◆ WRITTEN REQUEST ◆
Return only the line that contains "Studying the photo, is" and each line after it, through the last line of the data below, copied exactly.

◆ RECORDS FOR THE EXERCISE ◆

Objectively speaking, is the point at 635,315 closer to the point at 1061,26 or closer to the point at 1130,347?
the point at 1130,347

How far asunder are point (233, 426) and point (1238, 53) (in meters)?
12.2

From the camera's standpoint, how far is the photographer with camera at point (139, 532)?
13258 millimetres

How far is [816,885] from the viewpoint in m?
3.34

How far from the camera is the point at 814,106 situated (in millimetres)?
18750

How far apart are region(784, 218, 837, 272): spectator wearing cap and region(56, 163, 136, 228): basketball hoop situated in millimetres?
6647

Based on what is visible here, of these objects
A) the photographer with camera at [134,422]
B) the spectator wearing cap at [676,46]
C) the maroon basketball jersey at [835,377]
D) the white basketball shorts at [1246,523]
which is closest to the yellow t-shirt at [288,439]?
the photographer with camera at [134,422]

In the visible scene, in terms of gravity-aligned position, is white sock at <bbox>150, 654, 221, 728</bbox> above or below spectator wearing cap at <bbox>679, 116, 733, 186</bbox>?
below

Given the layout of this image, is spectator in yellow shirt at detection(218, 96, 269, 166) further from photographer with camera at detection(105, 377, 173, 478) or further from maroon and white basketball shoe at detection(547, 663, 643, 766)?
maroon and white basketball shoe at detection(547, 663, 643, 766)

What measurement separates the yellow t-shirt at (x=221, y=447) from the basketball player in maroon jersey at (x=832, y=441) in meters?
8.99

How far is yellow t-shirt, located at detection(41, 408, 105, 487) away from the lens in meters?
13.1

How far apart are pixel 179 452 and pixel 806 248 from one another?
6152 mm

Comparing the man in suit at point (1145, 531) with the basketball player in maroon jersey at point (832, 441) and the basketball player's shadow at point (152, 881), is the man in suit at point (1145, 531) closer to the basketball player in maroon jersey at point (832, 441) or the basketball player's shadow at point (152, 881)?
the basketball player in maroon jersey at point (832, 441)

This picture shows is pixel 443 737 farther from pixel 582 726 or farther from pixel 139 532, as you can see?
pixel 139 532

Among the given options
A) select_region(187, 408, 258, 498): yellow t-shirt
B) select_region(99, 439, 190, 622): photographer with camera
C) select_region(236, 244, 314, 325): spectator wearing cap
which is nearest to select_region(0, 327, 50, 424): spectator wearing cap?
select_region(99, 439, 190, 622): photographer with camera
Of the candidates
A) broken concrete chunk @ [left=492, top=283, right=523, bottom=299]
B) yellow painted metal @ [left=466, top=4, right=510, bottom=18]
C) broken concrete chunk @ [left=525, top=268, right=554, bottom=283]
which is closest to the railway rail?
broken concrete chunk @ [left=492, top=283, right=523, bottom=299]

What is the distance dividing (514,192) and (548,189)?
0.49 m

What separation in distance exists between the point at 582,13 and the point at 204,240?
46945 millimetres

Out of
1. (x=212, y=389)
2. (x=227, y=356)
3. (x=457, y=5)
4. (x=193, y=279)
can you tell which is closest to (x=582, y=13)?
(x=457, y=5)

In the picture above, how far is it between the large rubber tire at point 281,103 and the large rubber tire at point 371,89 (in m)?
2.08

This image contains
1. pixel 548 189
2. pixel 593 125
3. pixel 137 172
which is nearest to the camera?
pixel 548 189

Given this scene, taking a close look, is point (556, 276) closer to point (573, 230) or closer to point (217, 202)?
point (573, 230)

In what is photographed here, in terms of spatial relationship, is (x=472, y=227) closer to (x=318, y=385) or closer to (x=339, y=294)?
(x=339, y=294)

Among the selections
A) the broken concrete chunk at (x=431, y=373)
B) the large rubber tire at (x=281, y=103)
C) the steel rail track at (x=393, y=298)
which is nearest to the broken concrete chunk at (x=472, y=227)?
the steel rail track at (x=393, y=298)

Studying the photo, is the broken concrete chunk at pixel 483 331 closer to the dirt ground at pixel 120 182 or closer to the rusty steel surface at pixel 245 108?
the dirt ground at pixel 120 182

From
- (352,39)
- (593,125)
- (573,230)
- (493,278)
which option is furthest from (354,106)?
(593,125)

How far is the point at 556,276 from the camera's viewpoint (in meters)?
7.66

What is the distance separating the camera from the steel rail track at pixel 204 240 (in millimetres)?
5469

◆ WRITTEN SOLUTION ◆
Studying the photo, is the broken concrete chunk at pixel 483 331 closer to the dirt ground at pixel 120 182 or closer to the rusty steel surface at pixel 245 108?
the dirt ground at pixel 120 182

From
- (352,39)
- (593,125)
- (573,230)
- (493,278)
which option is furthest from (354,106)?
(593,125)

How far is the point at 556,276 from the camera's viewpoint (in meters)?
7.66

What is the distance separating the camera from the steel rail track at pixel 204 240 (in millimetres)?
5469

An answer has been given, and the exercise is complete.